### ENUNCIADO DA TAREFA
Prossiga, por favor, a redação do acórdão do Supremo Tribunal Administrativo, começando logo após a última frase apresentada.

### TEXTO DO DOCUMENTO
+ + + + + + +
Acórdão nº 096/04 de Supremo Tribunal Administrativo (Portugal), 27 de Junho de 2006

Magistrado ResponsávelPOLÍBIO HENRIQUES
Data da Resolução27 de Junho de 2006
EmissorSupremo Tribunal Administrativo (Portugal)

Acordam na Secção do Contencioso Administrativo do Supremo Tribunal Administrativo 1. RELATÓRIO A…, identificado nos autos, intentou no Tribunal Administrativo do Círculo de Coimbra, contra o Conselho Regional do Norte da Câmara dos Solicitadores e o Conselho Geral da Câmara dos Solicitadores, recurso contencioso das deliberações do CR do Norte, proferidas em 26-09-2000, 27-06-2000 e 28-03-2000, da deliberação, não datada, do Conselho Geral que o considera Não Apto no Estágio de Solicitadores 1997/1999 e dos actos de indeferimento tácito do Conselho Geral que se formaram relativamente aos recursos hierárquicos interpostos pelo recorrente em 14-08-2000 e 17-10-2000.
+ + + + + + +
### REGISTOS
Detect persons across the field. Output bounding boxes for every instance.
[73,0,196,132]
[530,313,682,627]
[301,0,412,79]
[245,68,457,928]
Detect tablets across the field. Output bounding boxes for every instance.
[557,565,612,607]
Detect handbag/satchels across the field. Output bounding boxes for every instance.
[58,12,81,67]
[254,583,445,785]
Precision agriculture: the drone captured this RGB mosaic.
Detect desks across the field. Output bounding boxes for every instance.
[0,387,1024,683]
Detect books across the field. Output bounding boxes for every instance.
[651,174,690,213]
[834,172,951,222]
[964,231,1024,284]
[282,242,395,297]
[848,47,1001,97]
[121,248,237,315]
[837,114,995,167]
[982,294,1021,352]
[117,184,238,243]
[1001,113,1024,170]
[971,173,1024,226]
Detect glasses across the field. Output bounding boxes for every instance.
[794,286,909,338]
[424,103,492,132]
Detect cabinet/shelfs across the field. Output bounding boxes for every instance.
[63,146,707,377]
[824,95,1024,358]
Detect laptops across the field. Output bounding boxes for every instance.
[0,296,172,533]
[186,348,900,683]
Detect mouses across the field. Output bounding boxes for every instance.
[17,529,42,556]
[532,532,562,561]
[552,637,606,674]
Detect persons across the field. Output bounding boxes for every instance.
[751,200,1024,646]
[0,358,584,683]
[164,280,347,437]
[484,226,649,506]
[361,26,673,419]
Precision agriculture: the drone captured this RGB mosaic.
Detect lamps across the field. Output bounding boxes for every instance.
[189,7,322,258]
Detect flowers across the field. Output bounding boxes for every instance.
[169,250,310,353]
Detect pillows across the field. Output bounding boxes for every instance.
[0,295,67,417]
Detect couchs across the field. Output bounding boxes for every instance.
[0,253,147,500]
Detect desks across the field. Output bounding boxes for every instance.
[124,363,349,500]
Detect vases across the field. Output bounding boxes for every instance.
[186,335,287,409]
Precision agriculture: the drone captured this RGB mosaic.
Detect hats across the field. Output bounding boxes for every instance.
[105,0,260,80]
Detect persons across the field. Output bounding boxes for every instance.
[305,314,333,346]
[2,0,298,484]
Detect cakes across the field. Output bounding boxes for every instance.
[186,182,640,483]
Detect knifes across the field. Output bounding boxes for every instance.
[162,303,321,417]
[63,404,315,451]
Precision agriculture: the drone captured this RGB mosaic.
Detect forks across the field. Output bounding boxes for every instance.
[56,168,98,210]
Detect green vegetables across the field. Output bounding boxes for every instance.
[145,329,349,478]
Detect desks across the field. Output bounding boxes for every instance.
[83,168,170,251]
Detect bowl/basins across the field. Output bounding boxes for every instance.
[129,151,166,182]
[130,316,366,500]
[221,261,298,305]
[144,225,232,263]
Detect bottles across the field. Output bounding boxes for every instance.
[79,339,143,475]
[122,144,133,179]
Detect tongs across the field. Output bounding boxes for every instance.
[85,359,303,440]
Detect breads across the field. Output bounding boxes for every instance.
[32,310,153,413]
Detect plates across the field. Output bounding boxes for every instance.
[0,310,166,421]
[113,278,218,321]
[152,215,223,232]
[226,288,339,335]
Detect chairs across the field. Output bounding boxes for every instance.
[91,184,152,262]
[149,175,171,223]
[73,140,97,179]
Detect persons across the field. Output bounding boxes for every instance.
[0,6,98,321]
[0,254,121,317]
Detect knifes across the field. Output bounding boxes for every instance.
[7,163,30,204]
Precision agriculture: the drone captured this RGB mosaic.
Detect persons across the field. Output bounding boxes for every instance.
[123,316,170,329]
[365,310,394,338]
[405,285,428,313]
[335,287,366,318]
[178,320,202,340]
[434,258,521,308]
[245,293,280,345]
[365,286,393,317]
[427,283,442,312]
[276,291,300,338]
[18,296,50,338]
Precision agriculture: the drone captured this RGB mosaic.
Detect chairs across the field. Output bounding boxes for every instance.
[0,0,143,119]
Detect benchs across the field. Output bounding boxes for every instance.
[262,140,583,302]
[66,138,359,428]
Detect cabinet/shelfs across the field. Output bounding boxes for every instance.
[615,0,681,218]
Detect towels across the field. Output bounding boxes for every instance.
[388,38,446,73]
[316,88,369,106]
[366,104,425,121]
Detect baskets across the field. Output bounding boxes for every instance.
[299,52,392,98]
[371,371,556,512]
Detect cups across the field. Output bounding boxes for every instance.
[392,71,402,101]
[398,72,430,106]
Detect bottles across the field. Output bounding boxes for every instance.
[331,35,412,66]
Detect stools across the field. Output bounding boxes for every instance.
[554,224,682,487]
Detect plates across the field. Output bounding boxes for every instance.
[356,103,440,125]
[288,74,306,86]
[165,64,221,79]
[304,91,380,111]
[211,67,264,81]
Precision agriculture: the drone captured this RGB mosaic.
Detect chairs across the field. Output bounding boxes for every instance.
+ + + + + + +
### RESPOSTA AO EXERCÍCIO
Por sentença de 3 de Julho de 2002 o Tribunal Administrativo do Círculo considerou que de todos os actos contenciosamente impugnados o único recorrível era "o acto de indeferimento tácito que se formou relativamente ao recurso interposto pelo recorrente para o Conselho Geral da Câmara dos Solicitadores, em 17-10-2000 (…) quanto á deliberação do CRN proferida em 26-09-2000, que indeferiu o seu pedido de inscrição" e, dando provimento ao recurso anulou tal acto.

1.1. Inconformado, o Conselho Regional do Norte, recorre dessa decisão para este Supremo Tribunal, apresentando alegações com as seguintes conclusões: A) No que diz respeito ao Regulamento de Estágio vale a regra de que deverão ser os órgãos executivos da Câmara (o Conselho Geral e os Conselhos Regionais), no âmbito das respectivas competências, e emanar os regulamentos necessários ao regular funcionamento desta associação pública; B) É um facto que o antigo Estatuto dos Solicitadores atribui aos GOE a competência para a emissão de um juízo final sobre a aptidão dos candidatos ao exercício da profissão de solicitador. Mas tal nunca é posto em causa pelos contestados regulamentos emanados pela Câmara e pelos GOE.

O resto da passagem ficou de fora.